Can you pick up the passage on places to eat in Cornwall and carry it on from its last sentence?

Passage provided =
%%

The dining area at the St. Tudy Inn

St. Tudy Inn

Emily Scott is an ambitious and optimistic chef who took over the St. Tudy Inn, determined to offer locals and visitors great food in a delightful setting. This charming Cornish pub is situated in St. Tudy, a quaint village in North Cornwall. After extensive redecoration the pub feels cosy and welcoming, with Nicole Heidaripour prints on the walls and vintage furniture.

All Emily’s cheffing experience has been put to good use in the kitchen, where seasonality and local produce reign. The menu is full of comforting classics with a twist, such as the fish and chips, upgraded to the irresistibly tasty Monkfish tails in rosemary focaccia crumb with fries and citrus mayo. The St. Tudy Inn also runs regular events, including Pig and Cider nights with a hog roast and regional ales, so there's many an enticing reason to visit.

St. Tudy Inn, St. Tudy, Bodmin, Cornwall, PL30 3NN

01208 850 656

sttudyinn.com

A spin on the classic fish and chips - monkfish tails in rosemary crumb

Beautifully Cornish floral arrangement at the St. Tudy Inn

Surfside

Surfside is an exciting venture from London-based mixologist Tristan Stephenson, author of The Curious Bartender and part of the drinks company Fluid Movement who founded Purl and The Whistling Shop bars in London. Surfside has become a local hit, serving fresh food and cocktails at the water’s edge in Polzeath. Located on a corner of the beach, the restaurant is only accessible via the sand which adds to the experience.

%%

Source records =
%%

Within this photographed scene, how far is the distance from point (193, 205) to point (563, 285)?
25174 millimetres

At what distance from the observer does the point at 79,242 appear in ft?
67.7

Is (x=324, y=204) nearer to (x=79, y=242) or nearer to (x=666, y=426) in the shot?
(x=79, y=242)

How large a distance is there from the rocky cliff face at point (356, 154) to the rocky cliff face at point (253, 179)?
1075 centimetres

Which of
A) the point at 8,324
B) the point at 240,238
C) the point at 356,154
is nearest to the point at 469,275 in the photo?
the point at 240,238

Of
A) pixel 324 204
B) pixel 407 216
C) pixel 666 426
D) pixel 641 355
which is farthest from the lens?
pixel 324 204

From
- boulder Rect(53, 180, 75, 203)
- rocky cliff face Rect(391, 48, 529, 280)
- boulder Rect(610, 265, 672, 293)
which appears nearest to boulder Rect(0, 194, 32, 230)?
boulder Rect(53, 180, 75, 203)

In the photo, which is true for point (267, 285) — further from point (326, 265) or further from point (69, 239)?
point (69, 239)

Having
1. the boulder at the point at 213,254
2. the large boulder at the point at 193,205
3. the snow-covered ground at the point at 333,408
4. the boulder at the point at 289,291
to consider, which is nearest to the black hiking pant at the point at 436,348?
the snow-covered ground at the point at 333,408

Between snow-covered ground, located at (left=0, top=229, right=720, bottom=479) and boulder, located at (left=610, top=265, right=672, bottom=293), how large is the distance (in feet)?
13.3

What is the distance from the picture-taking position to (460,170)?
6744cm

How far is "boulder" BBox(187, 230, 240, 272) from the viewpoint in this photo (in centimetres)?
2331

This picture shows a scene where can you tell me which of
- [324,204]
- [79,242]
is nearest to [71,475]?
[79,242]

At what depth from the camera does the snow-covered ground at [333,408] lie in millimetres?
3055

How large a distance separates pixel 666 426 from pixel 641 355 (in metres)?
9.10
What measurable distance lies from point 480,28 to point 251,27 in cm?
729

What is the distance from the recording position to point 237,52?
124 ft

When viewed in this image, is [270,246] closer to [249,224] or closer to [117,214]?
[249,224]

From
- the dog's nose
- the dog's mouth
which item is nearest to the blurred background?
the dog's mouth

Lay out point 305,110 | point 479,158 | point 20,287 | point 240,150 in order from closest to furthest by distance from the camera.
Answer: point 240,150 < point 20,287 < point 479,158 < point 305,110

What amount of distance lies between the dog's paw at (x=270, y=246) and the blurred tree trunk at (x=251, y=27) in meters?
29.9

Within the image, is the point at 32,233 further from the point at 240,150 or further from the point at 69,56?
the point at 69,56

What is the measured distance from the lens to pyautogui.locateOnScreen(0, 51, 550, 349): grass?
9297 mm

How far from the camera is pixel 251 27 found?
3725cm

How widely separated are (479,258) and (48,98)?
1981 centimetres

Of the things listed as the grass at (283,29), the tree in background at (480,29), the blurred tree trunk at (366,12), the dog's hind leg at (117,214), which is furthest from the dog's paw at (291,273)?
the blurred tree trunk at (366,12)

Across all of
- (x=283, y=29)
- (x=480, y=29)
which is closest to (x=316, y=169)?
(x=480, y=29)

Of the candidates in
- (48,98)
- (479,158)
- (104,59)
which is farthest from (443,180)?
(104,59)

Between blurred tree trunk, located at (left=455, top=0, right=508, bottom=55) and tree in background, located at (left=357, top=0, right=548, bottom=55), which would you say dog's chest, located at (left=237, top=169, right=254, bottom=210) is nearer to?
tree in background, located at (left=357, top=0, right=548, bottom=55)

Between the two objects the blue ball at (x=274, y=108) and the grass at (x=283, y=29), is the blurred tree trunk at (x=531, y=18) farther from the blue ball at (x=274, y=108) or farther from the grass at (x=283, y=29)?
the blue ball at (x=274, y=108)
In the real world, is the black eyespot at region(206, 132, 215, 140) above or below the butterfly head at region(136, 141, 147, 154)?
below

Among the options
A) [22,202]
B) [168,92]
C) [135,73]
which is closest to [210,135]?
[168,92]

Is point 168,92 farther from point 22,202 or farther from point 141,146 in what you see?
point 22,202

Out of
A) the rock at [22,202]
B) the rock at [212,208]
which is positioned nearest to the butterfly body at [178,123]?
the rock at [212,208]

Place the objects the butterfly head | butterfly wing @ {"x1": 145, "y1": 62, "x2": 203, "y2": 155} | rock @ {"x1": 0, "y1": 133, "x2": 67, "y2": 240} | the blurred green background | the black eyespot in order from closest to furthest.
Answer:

%%

The result =
Lobster crackers at Surfside Restaurant

Although the venue appears casual from the exterior, inside the offerings are for serious foodies with surf and turf platters and inventive cocktails. Thanks to the isolated location Surfside feels intimate and exclusive, with panoramic sea views adding something special to the meal.

Surfside Restaurant, On the Beach, Polzeath, Cornwall, PL27 6TB

01208 862 931

surfsidepolzeath.com

The choice is yours: drinks at Surfside Restaurant

Trevibban Mill & Appleton's at the Vineyard

Situated on the slopes of the Issey brook near Padstow, Trevibban Mill is one of the newer Cornish wineries but is already producing award-winning wines. Liz and Engin began planting in 2008 with an ambition to produce top quality Cornish wines and ciders. Native sheep graze on the land and their wool is for sale in the vineyard shop. Tours and tastings can be arranged to sample a range of the different wine and cider varieties.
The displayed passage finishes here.